Sorry! It’s fixed now.
@bansal1232 , Could you please explain logic that you used to decide that if N, M are even/odd, Chef/Yoda will be the winner. I tried to draw a 4 x 4, 4 x 5 grid, etc, to understand why, but couldn’t figure out what the logic was because there are so many moves possible.
Don’t start with 4x4 or 4x5!
Start with 1x1 and slowly proceed till 3x3. Try it once, and if its still unclear, I can help. 

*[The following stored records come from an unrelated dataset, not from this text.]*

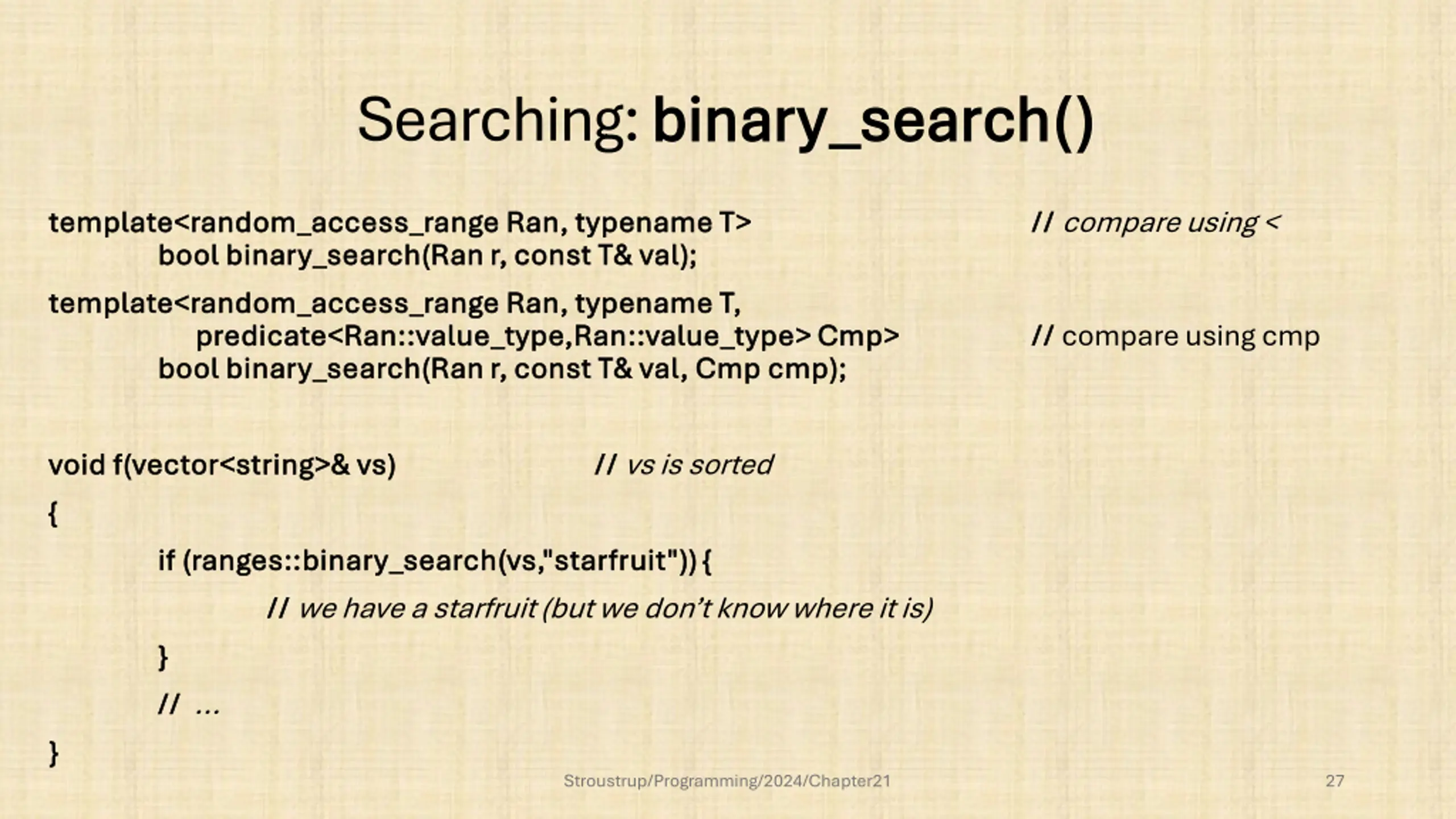 Searching: binary_search()

template<random_access_range Ran, typename T> // compare using <
bool binary_search(Ran r, const T& val);

template<random_access_range Ran, typename T,
predicate<Ran::value_type,Ran::value_type> Cmp> // compare using cmp
bool binary_search(Ran r, const T& val, Cmp cmp);

void f(vector<string>& vs) // vs is sorted
{
if (ranges::binary_search(vs,"starfruit")) {
// we have a starfruit (but we don't know where it is)
}
// ...
}

Stroustrup/Programming/2024/Chapter21

27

@vijju123, I made decision trees for tables of size 1x1, 1x2, 2x3, and 3x3. I can see that Yoda wins every time M and N are odd if we are playing with rule set 1 and Chef wins every time either M or N is even. But I fail to understand why this can be generalized to higher dimensions/values of M and N. My question is, how can we be sure that just because it worked till M, N <= 3, it will work for M, N>3. And also, what I didnt understand was if there is some optimal strategy that is there. For example, if Chef makes such and such a move, Yoda must make a move that fulfills certain conditions??
I am glad it helped. :).
The basic proof that we can extend our base solutions is existence of at least one winning strategy for CHEF/YODA (which they can repeat everytime the board dimensions are favourable) for some pattern in dimensions.